Mémoire portant sur le projet de loi no6, Loi édictant la Loi sur le ministère de la Cybersécurité et du Numérique et modifiant d’autres dispositions

Déposé à la Commission des finances publiques de l’Assemblée nationale du Québec

15 novembre 2021

Résumé

L’accessibilité du Web

  • Un site Web ou une application mobile qui ne respecte pas certaines normes d’accessibilité est inutilisable pour un grand nombre de personnes en situation de handicap.
  • Au Canada, les personnes de 15 ans et plus ayant des limitations représentent plus de 22% de la population.
  • Il existe un standard international, appelé WCAG 2.0, qui définit les règles d’accessibilité à respecter lors du développement d’un site
  • Un site Web respectant les standards d’accessibilité du Web permet aux personnes ayant une limitation visuelle, auditive, motrice ou cognitive de naviguer sur Internet.
  • Un site Web respectant les standards d’accessibilité du Web permet aussi aux personnes vieillissantes dont l’acuité visuelle faiblit, la motricité fine se détériore ou l’acuité auditive faiblit ainsi qu’aux personnes analphabètes et aux personnes dont la langue maternelle n’est pas le français ou l’anglais de naviguer sur Internet.

Le gouvernement du Québec s’est doté de son Standard d’accessibilité des sites Web en 2011. Il peine cependant à le respecter et le résultat est désolant. Selon une évaluation de 2018, 68% des sites Web gouvernementaux et des sites Web des CISSS et des CIUSSS ont un niveau d’accessibilité entre « faible » et « inutilisable ».

En ne respectant pas ses propres standards, le gouvernement du Québec exclut un grand pan de la population qui n’a tout simplement pas accès aux mêmes services et aux mêmes informations.

Propositions d’amendement

Afin d’assurer une transformation numérique accessible, le projet de loi no6, Loi édictant la Loi sur le ministère de la Cybersécurité et du Numérique doit être amendé pour inclure les dispositions suivantes :

  • Une disposition obligeant les organismes publics à continuer d’offrir des services de type analogique pour éviter que la fracture numérique exclue des personnes.
  • Une disposition obligeant les organismes publics à inclure le Standard sur l’accessibilité du Web dans les contrats publics afin que les fournisseurs externes soient aussi tenus de fournir des services et des produits accessibles.
  • Une disposition donnant le mandat au ministre de la Cybersécurité et du Numérique de s’assurer que les contenus et les services offerts sur le Web soient accessibles.
  • Une disposition créant un programme pour l’accessibilité numérique visant à rendre les sites Web publics et privés plus accessibles aux personnes ayant des limitations fonctionnelles.

========================================

_Explorer le contenu:_
1. D'après le mémoire sur l'accessibilité du Web, en quelle année le gouvernement du Québec s'est-il doté de son Standard d'accessibilité des sites Web ?
2. Poursuivez, s'il vous plaît, le mémoire sur l'accessibilité du Web après sa dernière proposition d'amendement.
Vous n'aurez pas besoin des données.

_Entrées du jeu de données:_
========================================

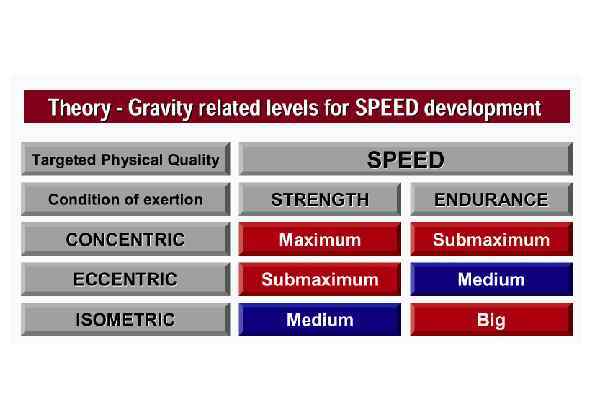 Theory - Gravity related levels for SPEED development

| Targeted Physical Quality | SPEED | |
|---|---|---|
| Condition of exertion | STRENGTH | ENDURANCE |
| CONCENTRIC | Maximum | Submaximum |
| ECCENTRIC | Submaximum | Medium |
| ISOMETRIC | Medium | Big |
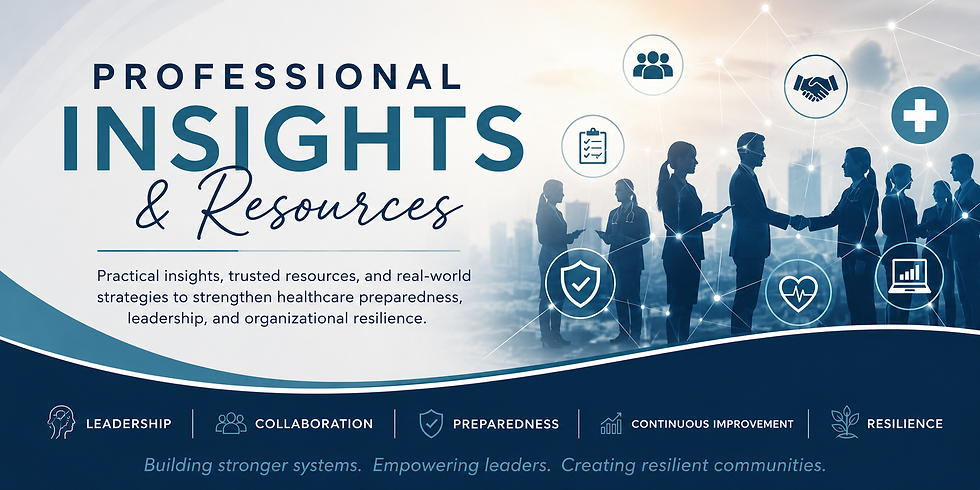 PROFESSIONAL
INSIGHTS
& Resources

Practical insights, trusted resources, and real-world strategies to strengthen healthcare preparedness, leadership, and organizational resilience.

LEADERSHIP | COLLABORATION | PREPAREDNESS | CONTINUOUS IMPROVEMENT | RESILIENCE

Building stronger systems. Empowering leaders. Creating resilient communities.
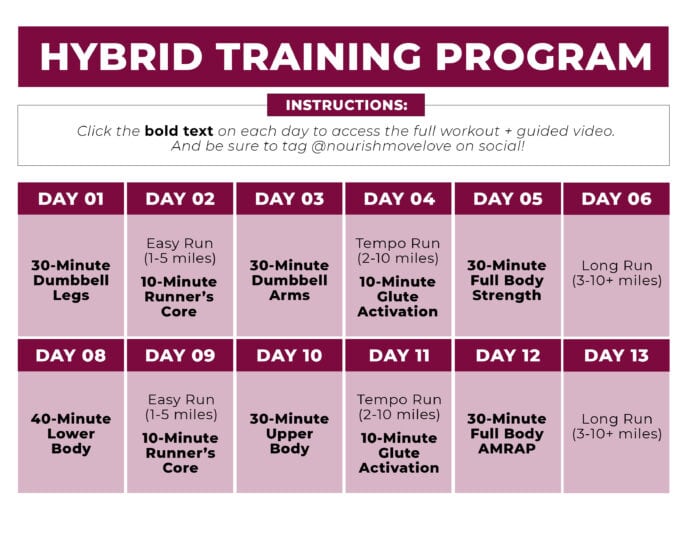 HYBRID TRAINING PROGRAM

INSTRUCTIONS:

Click the **bold text** on each day to access the full workout + guided video. And be sure to tag @nourishmovelove on social!

| DAY 01 | DAY 02 | DAY 03 | DAY 04 | DAY 05 | DAY 06 |
|---|---|---|---|---|---|
| 30-Minute Dumbbell Legs | Easy Run (1-5 miles) 10-Minute Runner's Core | 30-Minute Dumbbell Arms | Tempo Run (2-10 miles) 10-Minute Glute Activation | 30-Minute Full Body Strength | Long Run (3-10+ miles) |

| DAY 08 | DAY 09 | DAY 10 | DAY 11 | DAY 12 | DAY 13 |
|---|---|---|---|---|---|
| 40-Minute Lower Body | Easy Run (1-5 miles) 10-Minute Runner's Core | 30-Minute Upper Body | Tempo Run (2-10 miles) 10-Minute Glute Activation | 30-Minute Full Body AMRAP | Long Run (3-10+ miles) |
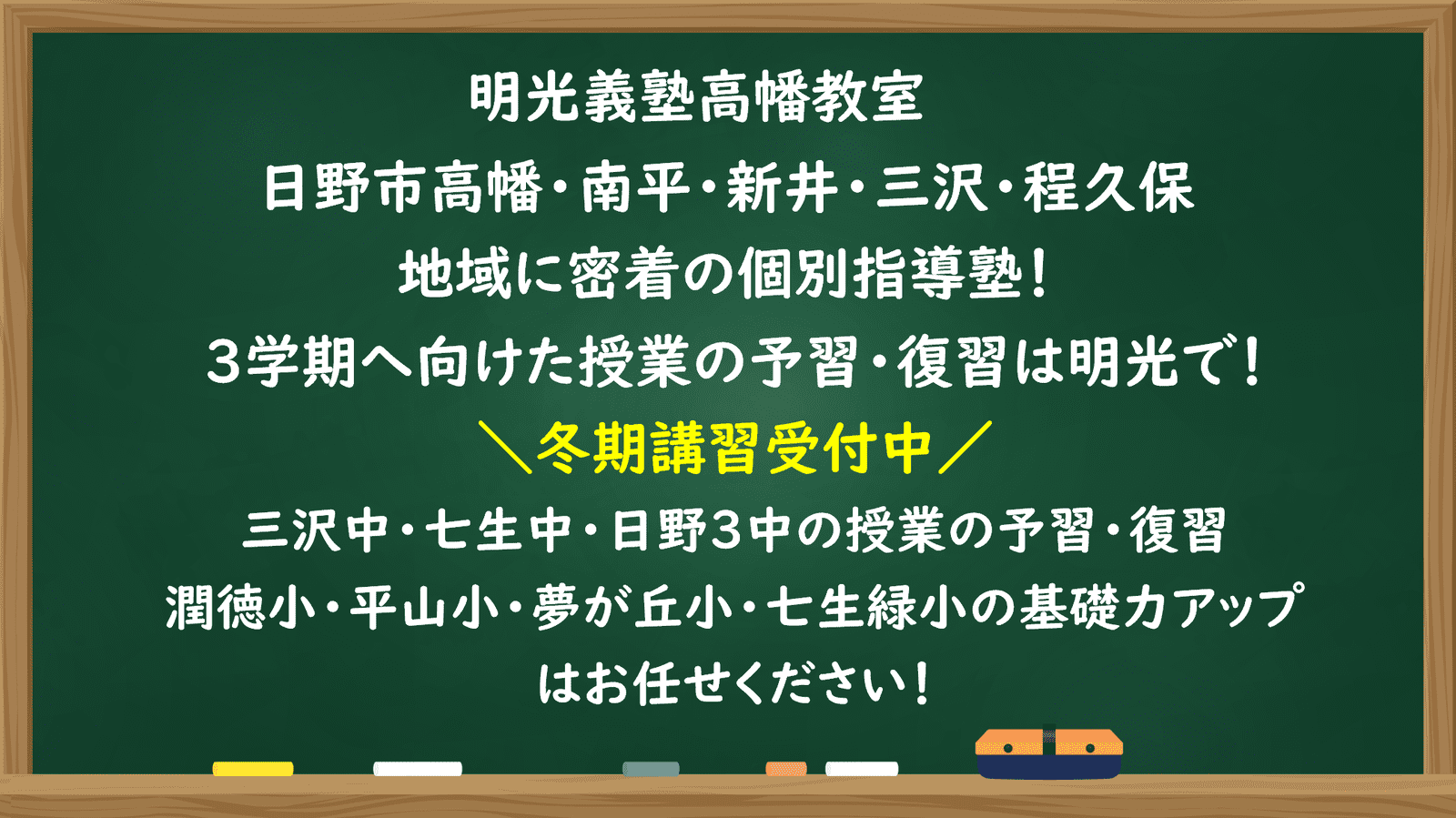 明光義塾高幡教室

日野市高幡・南平・新井・三沢・程久保

地域に密着の個別指導塾！

３学期へ向けた授業の予習・復習は明光で！

＼冬期講習受付中／

三沢中・七生中・日野３中の授業の予習・復習

潤徳小・平山小・夢が丘小・七生緑小の基礎力アップ

はお任せください！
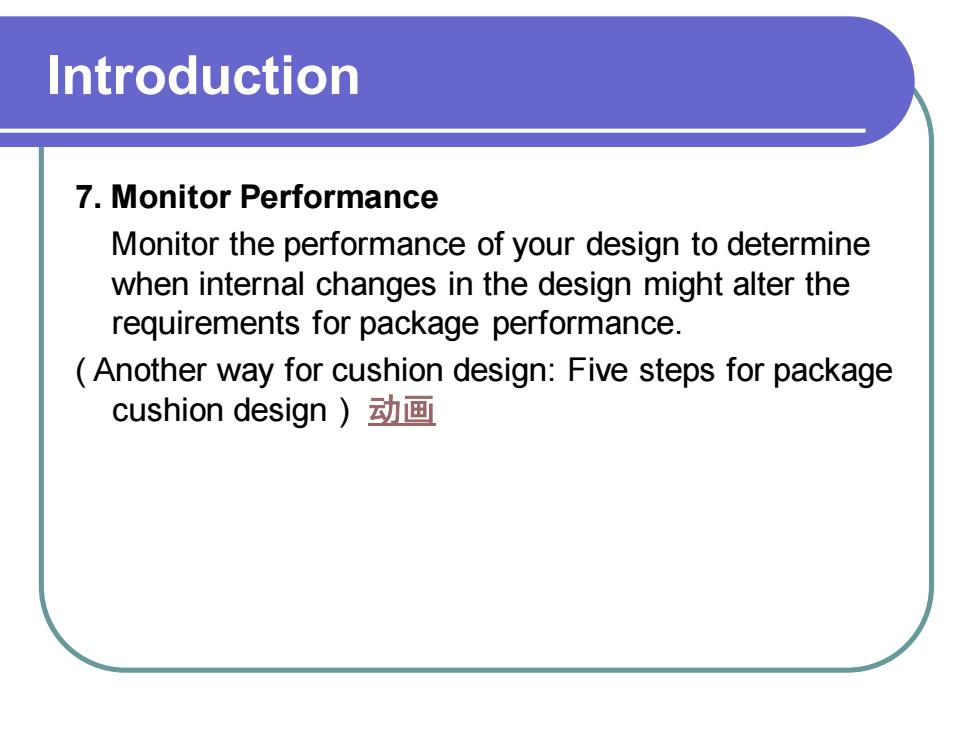 Introduction

7. Monitor Performance

Monitor the performance of your design to determine when internal changes in the design might alter the requirements for package performance.

( Another way for cushion design: Five steps for package cushion design ) 动画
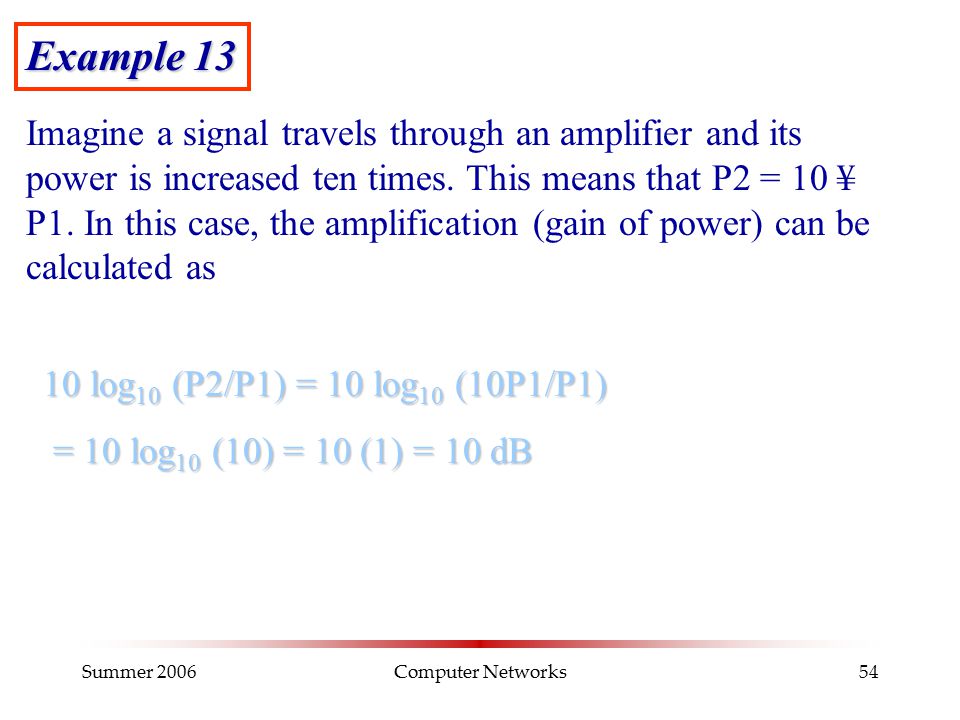 Example 13

Imagine a signal travels through an amplifier and its power is increased ten times. This means that P2 = 10 ¥ P1. In this case, the amplification (gain of power) can be calculated as

$10 \log_{10} (P2/P1) = 10 \log_{10} (10P1/P1)$

$= 10 \log_{10} (10) = 10 (1) = 10$ dB

Summer 2006 Computer Networks 54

========================================

_Corrigé de l'exercice:_
1. En 2011.

2.
Table des matières

À propos du Regroupement des aveugles et amblyopes du Québec. 5

Précision. 5

L’accessibilité du Web. 5

L’accessibilité du Web au Québec. 7

Norme. 7

Constat 7

Un projet de loi nécessaire. 8

Proposition d’amendements au projet de loi no6, Loi édictant la Loi sur le ministère de la Cybersécurité et du Numérique et modifiant d’autres dispositions. 9

À propos du Regroupement des aveugles et amblyopes du Québec

Le Regroupement des aveugles et amblyopes du Québec (RAAQ) est une fédération regroupant 20 associations régionales et nationales. Le RAAQ représente les 450 000 personnes vivant en situation de handicap visuel vivant au Québec et a pour mission de promouvoir et de défendre les droits des personnes aveugles et malvoyantes du Québec, afin de favoriser leur intégration à part entière dans tous les domaines de l’activité humaine. Le RAAQ a développé, au courant des 10 dernières années, une expertise en accessibilité du Web.

Précision

Le RAAQ représente traditionnellement les personnes ayant une limitation visuelle. Cependant, dans le cadre de ce mémoire, l’ensemble des populations touchées par les enjeux d’accessibilité du Web sont incluses, notamment :

  • les personnes ayant une limitation visuelle ;
  • les personnes ayant une limitation auditive ;
  • les personnes ayant une limitation motrice ;
  • les personnes ayant une limitation cognitive ;
  • les personnes vieillissantes dont l’acuité visuelle faiblit, la motricité fine se détériore ou l’acuité auditive faiblit ;
  • les personnes analphabètes ;
  • les personnes dont la langue maternelle n’est pas le français ou l’anglais.

L’accessibilité du Web

La démocratisation de l’Internet a été une révolution pour les personnes handicapées. Avec les outils d’adaptations appropriées, les personnes dont la limitation rendait l’accès à l’information difficile ont vécu une véritable ouverture sur le monde. Pensons aux personnes aveugles qui pouvaient facilement lire les journaux de manière autonome avec un logiciel de revue d’écran. Malheureusement, en se développant le Web s’est complexifié, au point de présenter de sérieux obstacles à plusieurs personnes handicapées. Voici quelques exemples d’obstacles fréquemment rencontrés sur le Web :

  • Un formulaire dont la programmation n’associe pas correctement les questions aux champs de réponse correspondants ne permet pas aux personnes aveugles de répondre.
  • Une vidéo qui n’offre pas de sous-titre est inaccessible aux personnes sourdes et à un grand nombre de personnes malentendantes.
  • Un site qui requiert obligatoirement l’utilisation d’une souris ne permet pas à une personne aveugle ou à certaines personnes ayant des limitations physiques de naviguer sur une page Web.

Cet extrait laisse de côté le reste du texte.